───── ENTRIES PROVIDED ─────

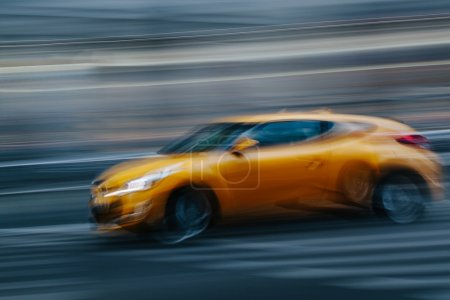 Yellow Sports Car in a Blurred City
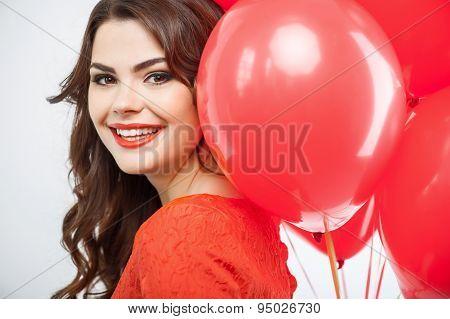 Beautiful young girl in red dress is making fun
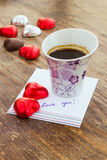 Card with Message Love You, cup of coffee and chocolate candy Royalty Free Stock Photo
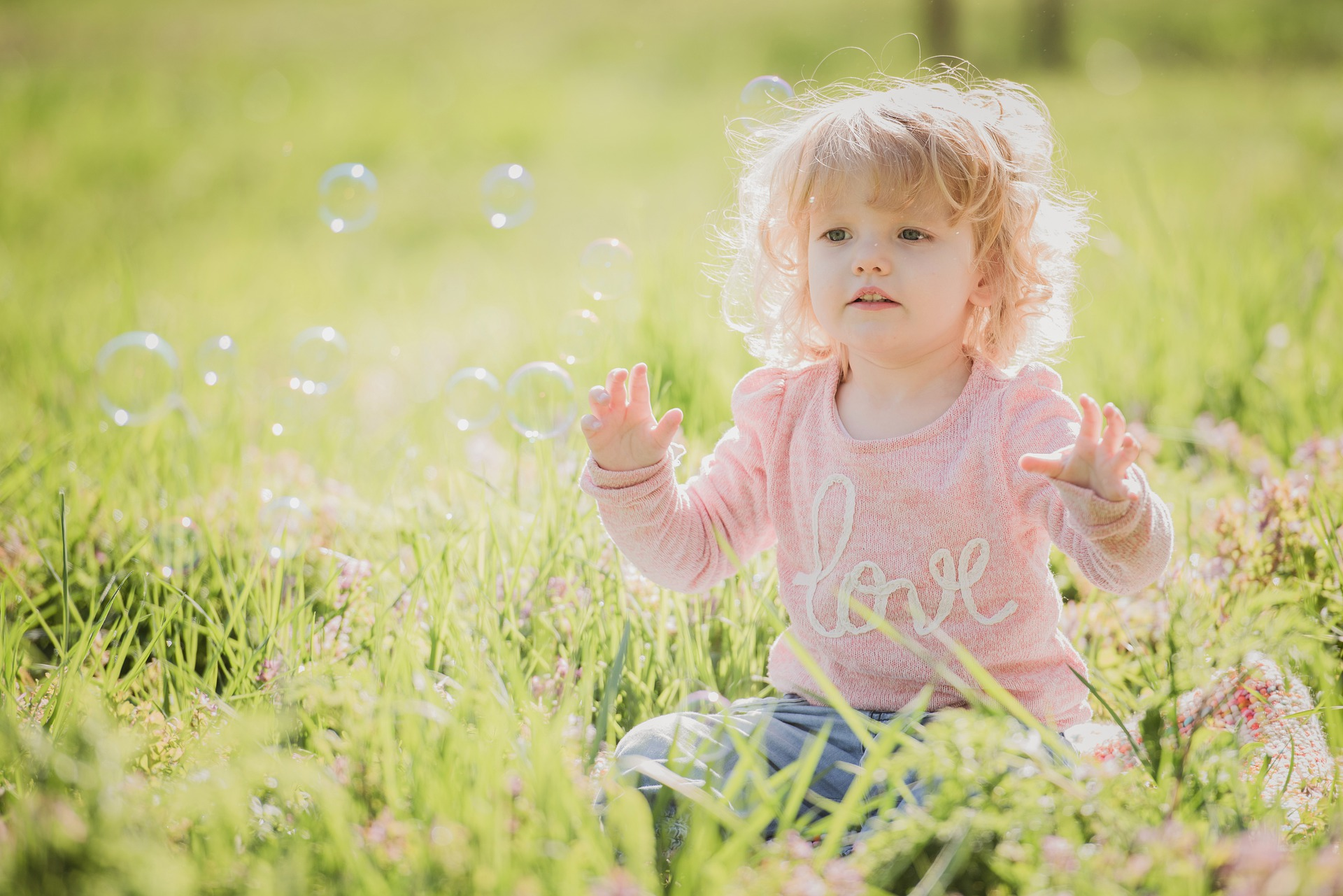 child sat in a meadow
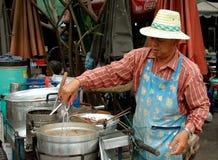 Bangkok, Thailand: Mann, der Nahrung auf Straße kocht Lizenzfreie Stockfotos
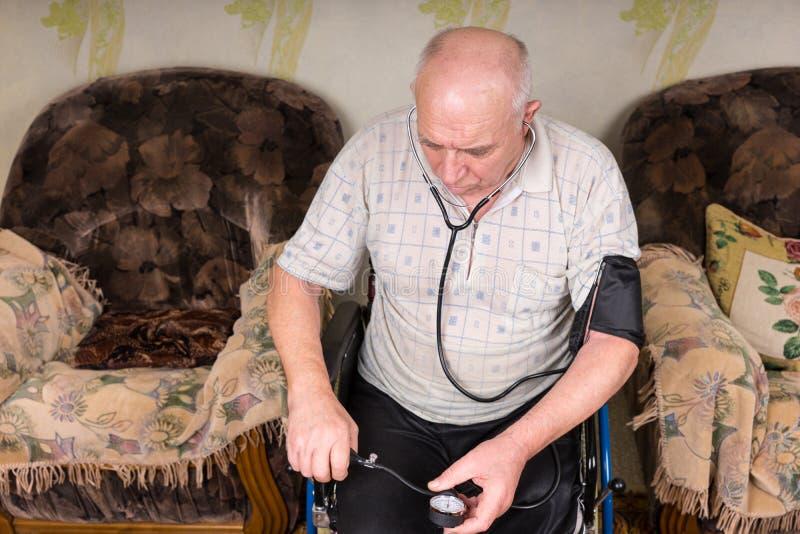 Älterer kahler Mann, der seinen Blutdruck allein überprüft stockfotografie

─────

▸ WORK TO BE COMPLETED
Set down the records again verbatim, with no pictures.

▸ EXERCISE SOLUTION
 Yellow Sports Car in a Blurred City
 Beautiful young girl in red dress is making fun
 Card with Message Love You, cup of coffee and chocolate candy Royalty Free Stock Photo
 child sat in a meadow
 Bangkok, Thailand: Mann, der Nahrung auf Straße kocht Lizenzfreie Stockfotos
 Älterer kahler Mann, der seinen Blutdruck allein überprüft stockfotografie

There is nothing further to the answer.